特に相続税に関しては、平成27年から基礎控除が引き下げられ、富裕層以外の一般庶民にも無関係ではなくなった、税率が引き上げられた等のマスコミ報道もあって不安に思われている方も多いと思います。

 確かに相続税については、法律改正により平成27年1月1日以降の相続開始からは基礎控除額が引き下げられ、相続税の申告書提出件数は倍くらいになったと言われています。
 基礎控除額とは相続財産の額から差し引くことができる額のことであり、つまり亡くなられた方の財産がこの基礎控除額に達しなければ、相続税は発生しないということになります。

 さて、この基礎控除額ですが、法律改正により平成27年相続開始後の計算式は下記の通りとなりました。
 
 【3,000万円+600万円×法定相続人の人数 】
 
 ちなみに改正前の基礎控除の計算式は、5,000万円+1,000万円×法定相続人の人数でした。

 例えば、夫が死亡して残された相続人が妻と子ども2名で計3名の場合、法律改正前では基礎控除額が8,000万円でしたが、改正後は4,800万円になりました。

 つまりこの例でいくと、平成26年以前に発生した相続では相続財産が8,000万円以上なければ相続税は発生しませんでしたが、平成27年以降開始の相続では4,800万円以上の財産があれば、相続税の対象になってくるというになります。
 先程、相続税の申告書件数は倍増したと述べましたが、この法律改正によって相続発生件数に対する相続税申告書対象件数は約4%から8%になったということです。

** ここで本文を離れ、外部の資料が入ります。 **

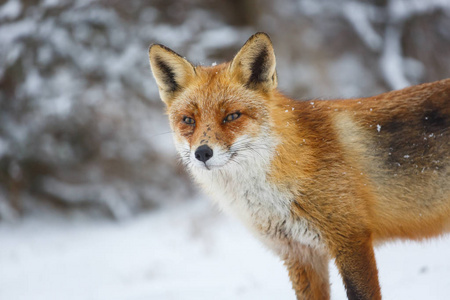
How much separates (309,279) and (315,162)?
2.95ft

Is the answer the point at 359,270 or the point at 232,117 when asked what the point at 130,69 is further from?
Result: the point at 359,270

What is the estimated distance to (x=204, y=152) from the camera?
7.95ft

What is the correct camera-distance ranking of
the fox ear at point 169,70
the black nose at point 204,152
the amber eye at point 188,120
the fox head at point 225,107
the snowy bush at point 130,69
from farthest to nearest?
the snowy bush at point 130,69
the fox ear at point 169,70
the amber eye at point 188,120
the fox head at point 225,107
the black nose at point 204,152

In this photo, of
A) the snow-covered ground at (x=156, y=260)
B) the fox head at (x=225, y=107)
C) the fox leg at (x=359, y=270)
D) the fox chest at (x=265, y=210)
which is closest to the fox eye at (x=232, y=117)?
the fox head at (x=225, y=107)

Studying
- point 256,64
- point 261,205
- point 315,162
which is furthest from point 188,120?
point 315,162

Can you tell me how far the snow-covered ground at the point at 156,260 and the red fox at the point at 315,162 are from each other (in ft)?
4.95

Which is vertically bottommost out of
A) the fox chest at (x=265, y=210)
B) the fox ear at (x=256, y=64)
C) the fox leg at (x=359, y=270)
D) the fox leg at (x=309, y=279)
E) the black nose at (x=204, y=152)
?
the fox leg at (x=309, y=279)

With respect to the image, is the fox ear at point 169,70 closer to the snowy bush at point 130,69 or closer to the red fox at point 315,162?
the red fox at point 315,162

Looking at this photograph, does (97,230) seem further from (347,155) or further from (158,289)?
(347,155)

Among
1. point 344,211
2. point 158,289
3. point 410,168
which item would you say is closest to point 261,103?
point 344,211

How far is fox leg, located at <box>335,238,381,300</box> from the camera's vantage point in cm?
251

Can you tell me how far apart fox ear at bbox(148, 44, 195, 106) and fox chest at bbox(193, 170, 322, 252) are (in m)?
0.75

 しかし、逆に考えるといくら基礎控除が引き下げられたと言っても、100人中92人の人は、まだ相続税とは無関係ということになります。
 都内の一等地に自宅を構え、ある程度の預金がある相続人が1~2人の家庭だと影響があるかもしれませんが、ある一定の要件を満たせば、自宅の敷地の評価額は大幅に減額される等の法律もあり、やはり相続税の影響を受ける家庭は、まだ圧倒的に少ないと思っていいでしょう。
 
 まずは、相続開始日現在で相続財産が全体でどのくらいあるのか洗い出し、基礎控除額に達するのかどうかの確認を行うことです。

 基礎控除額に達しなければ、相続税は一切かかりません。  
 また、税務署への届け出も不要です。

 正しい知識があれば、過度のマスコミ等の報道に慌てることなく、冷静に対応することが可能です。